OPEC+ aumenta ancora la produzione, ma lo Stretto di Hormuz blocca il petrolio
Quarto aumento consecutivo delle quote a luglio: 188.000 barili in più al giorno. Una decisione simbolica mentre la guerra Usa-Iran strangola i flussi e l’offerta reale crolla.
In un paradosso che definisce la nuova geografia energetica globale, i sette paesi chiave dell’alleanza OPEC+ hanno deciso domenica di aumentare per il quarto mese consecutivo gli obiettivi di produzione petrolifera, con un incremento di 188.000 barili al giorno a partire da luglio. La riunione virtuale, trasmessa in streaming verso le capitali da Vienna, ha visto Arabia Saudita, Russia, Iraq, Kuwait, Kazakistan, Algeria e Oman concordare un aggiustamento tecnico che, sulla carta, porta le quote vicino ai livelli precedenti i tagli volontari del 2023. Eppure, la realtà fisica del mercato smentisce ogni ottimismo: lo Stretto di Hormuz, strozzato dalla guerra tra Stati Uniti e Iran, resta di fatto chiuso al transito delle petroliere, e l’offerta effettiva del cartello è crollata a 33,19 milioni di barili al giorno ad aprile, contro i quasi 43 milioni di febbraio.
L’aumento nominale — 62.000 barili al giorno supplementari per Riad e Mosca, 26.000 per Baghdad, 6.000 per Algeri — segue gli incrementi di aprile e maggio (circa 206.000 barili ciascuno) e quello di giugno (188.000). In cifre assolute, le quote di luglio autorizzano l’Arabia Saudita a 10,35 milioni di barili giorno e la Russia a 9,82 milioni. Ma gli analisti, da Rystad Energy a Forbes Russia, liquidano la mossa come poco più di un «segnale di policy»: finché Hormuz resterà bloccato, ha spiegato Jorge Leon, «al mercato non mancano annunci di quote, mancano barili fisici che possano effettivamente muoversi».
La crisi è la più grave mai registrata. Dall’inizio delle ostilità nel Golfo Persico, e con l’uscita degli Emirati Arabi Uniti dall’OPEC dopo sessant’anni — un divorzio che ha ridefinito gli equilibri interni — i produttori del Golfo non riescono a onorare i contratti di fornitura. Per l’Italia e l’Europa, dipendenti dalle importazioni via mare, ciò si traduce in una pressione inflattiva persistente e nella ricerca affannosa di rotte alternative, dalla Turchia al petrolio libico. Secondo fonti da Mosca e Algeri, i sette paesi si riservano comunque «piena flessibilità»: il prossimo vertice del 5 luglio potrebbe congelare o invertire gli aumenti se la congiuntura mutasse.
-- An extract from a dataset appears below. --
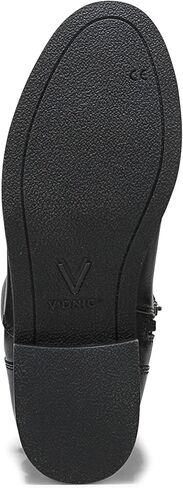 Vionic Women's Rochelle Wide Calf Fashion Boot in Saudi Arabia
A ben guardare, la decisione di domenica non è che l’ultimo tassello di una strategia di graduale ripristino della produzione, avviata ad aprile dopo il crollo della domanda pandemica e ora sospesa in un limbo bellico. La vera incognita, osservano da Bruxelles, non è il livello delle quote ma la capacità di esportare: ogni giorno di blocco dello Stretto di Hormuz sottrae al mercato circa 20 milioni di barili, un volume che nessun accordo diplomatico, per ora, sembra in grado di rimpiazzare.
| Stampa arabo levante-Maghreb | +0.30 | aligned |
|---|---|---|
| Stampa africana subsahariana | −0.20 | neutral |
| Stampa russa e CSI | 0.00 | neutral |
I media del mondo arabo presentano la decisione dell'OPEC+ di aumentare la produzione come una mossa strategica per stabilizzare il mercato energetico, nonostante la guerra in Medio Oriente. Sottolineano l'impegno collettivo dei sette paesi per bilanciare domanda e offerta, riconoscendo però che la crisi di Hormuz limita l'impatto reale dell'aumento. Il tono è generalmente positivo, visto come un segnale di responsabilità.
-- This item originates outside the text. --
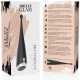 Spot Vibe, vibrator clitorial, Negru
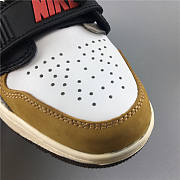 Jordan Legacy 312 Rookie of the Year AV3922-102 - 5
I media dell'Africa subsahariana adottano un tono scettico, sottolineando che l'aumento della produzione è puramente simbolico finché lo Stretto di Hormuz rimane chiuso. Citano analisti che definiscono la mossa più un segnale politico che un vero aumento dell'offerta. La narrazione è distaccata e focalizzata sull'inefficacia pratica della decisione.
I media russi riportano la notizia in modo tecnico e neutrale, elencando le quote specifiche per ciascun paese, inclusa la Russia. Sottolineano che la decisione non avrà un impatto significativo sul mercato a causa della chiusura di Hormuz, ma si concentrano sui dettagli numerici e sulle future riunioni. Il tono è calmo e informativo.